(What the task asks):
Each line starting at the one that contains "Кроссовки Batman x" and ending at the one that contains "HiPlay J.X.K ゴジ猫" must be returned exactly, and the rest of the listing is left out.

+++ Provided data +++

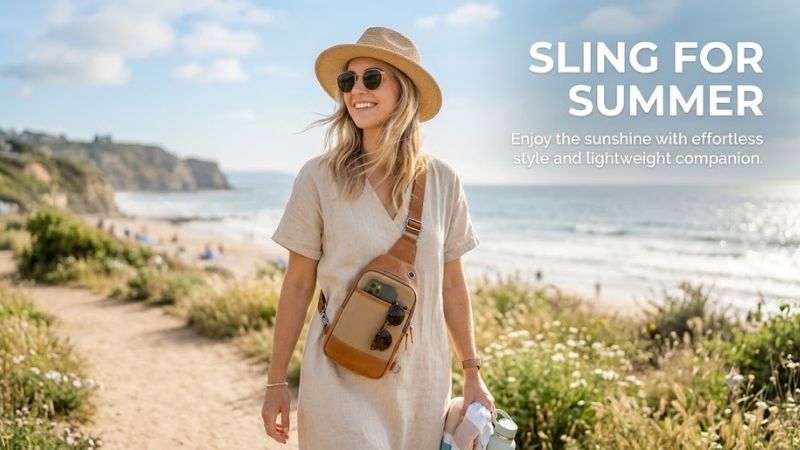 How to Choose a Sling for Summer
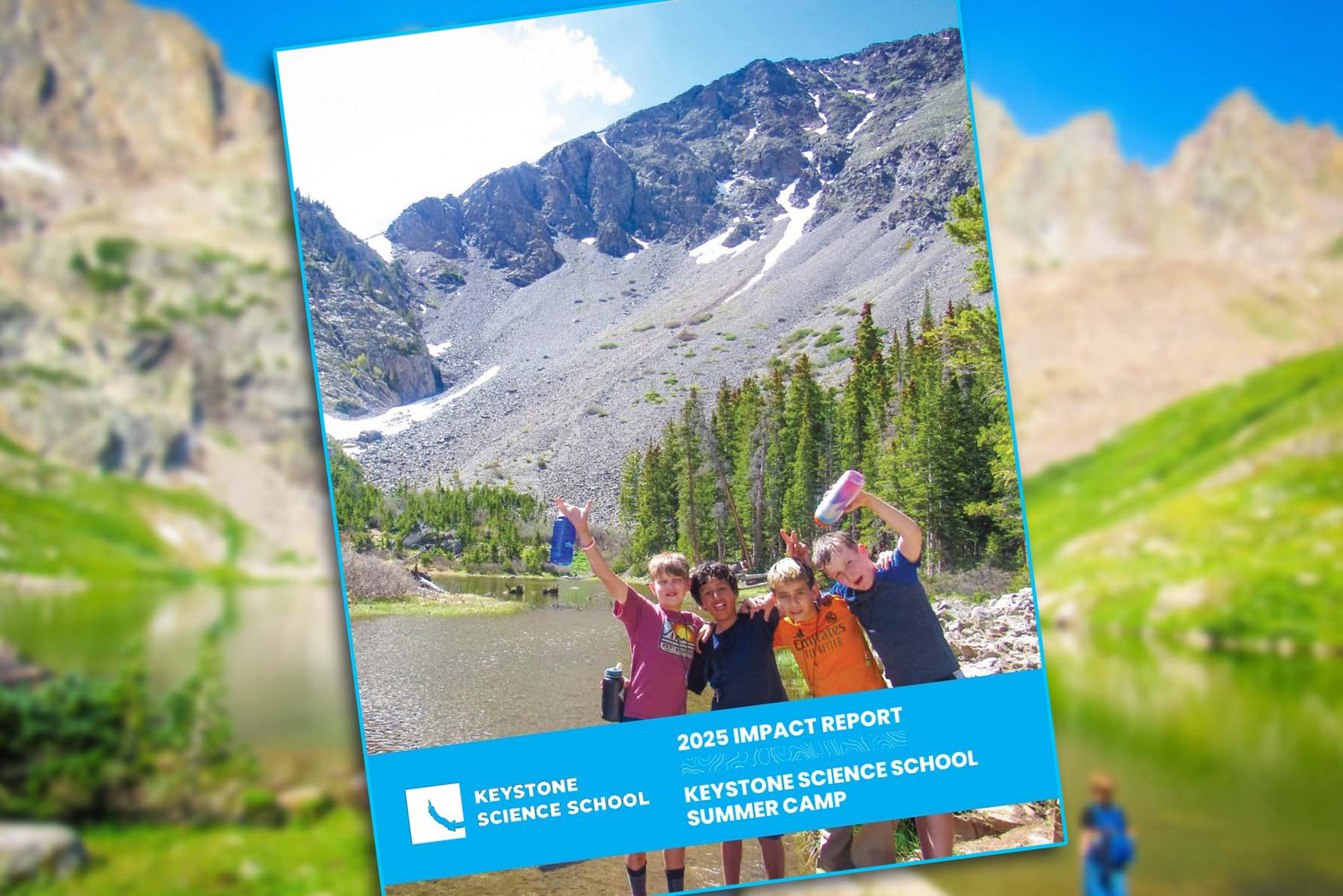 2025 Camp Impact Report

+++
+++ Provided data +++

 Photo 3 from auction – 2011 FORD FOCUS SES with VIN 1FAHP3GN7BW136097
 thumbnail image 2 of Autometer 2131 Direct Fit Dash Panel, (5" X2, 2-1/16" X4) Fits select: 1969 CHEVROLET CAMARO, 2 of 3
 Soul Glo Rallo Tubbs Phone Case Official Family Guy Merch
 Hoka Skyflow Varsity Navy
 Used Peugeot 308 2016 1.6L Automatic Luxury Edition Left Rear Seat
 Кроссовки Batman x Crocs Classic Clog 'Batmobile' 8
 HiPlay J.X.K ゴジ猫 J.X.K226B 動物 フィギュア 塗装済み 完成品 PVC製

+++
+++ Provided data +++

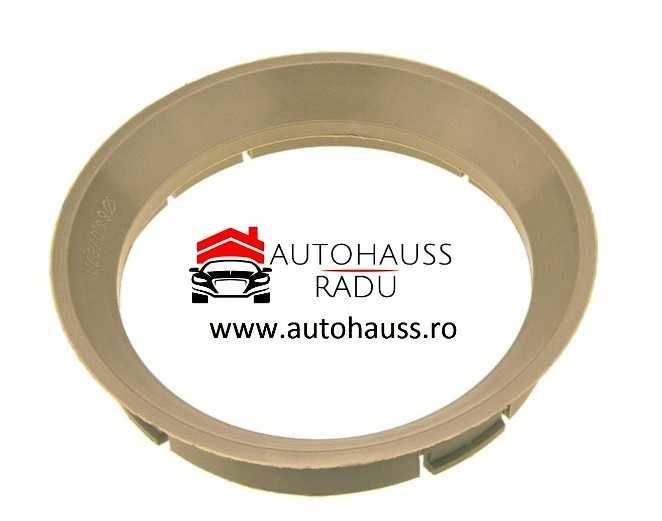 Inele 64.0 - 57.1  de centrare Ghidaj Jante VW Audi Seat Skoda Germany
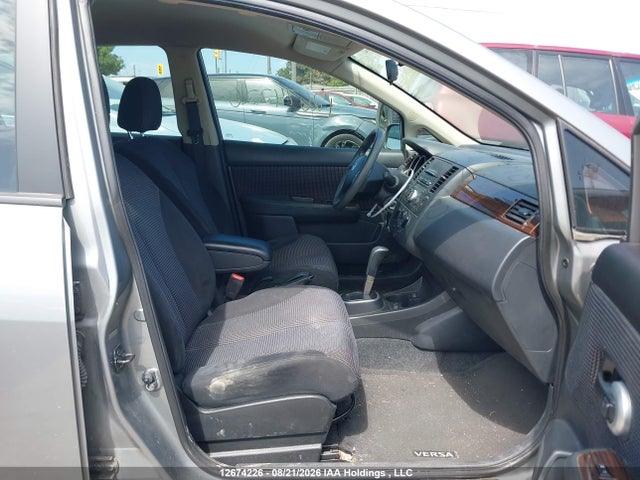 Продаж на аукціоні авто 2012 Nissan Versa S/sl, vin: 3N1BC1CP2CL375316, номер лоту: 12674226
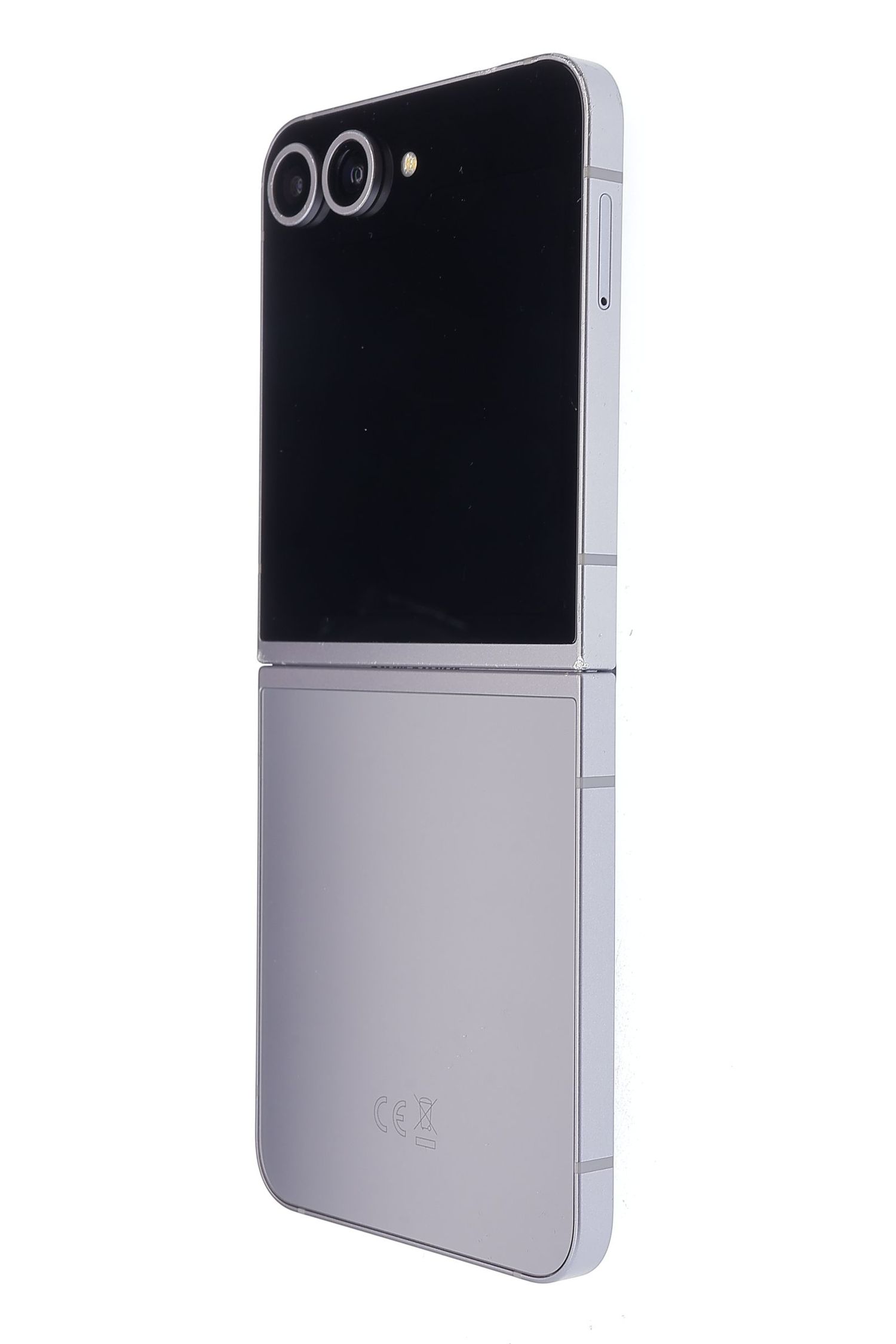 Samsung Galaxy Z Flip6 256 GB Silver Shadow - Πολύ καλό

+++

(Answer to this problem):
 Кроссовки Batman x Crocs Classic Clog 'Batmobile' 8
 HiPlay J.X.K ゴジ猫 J.X.K226B 動物 フィギュア 塗装済み 完成品 PVC製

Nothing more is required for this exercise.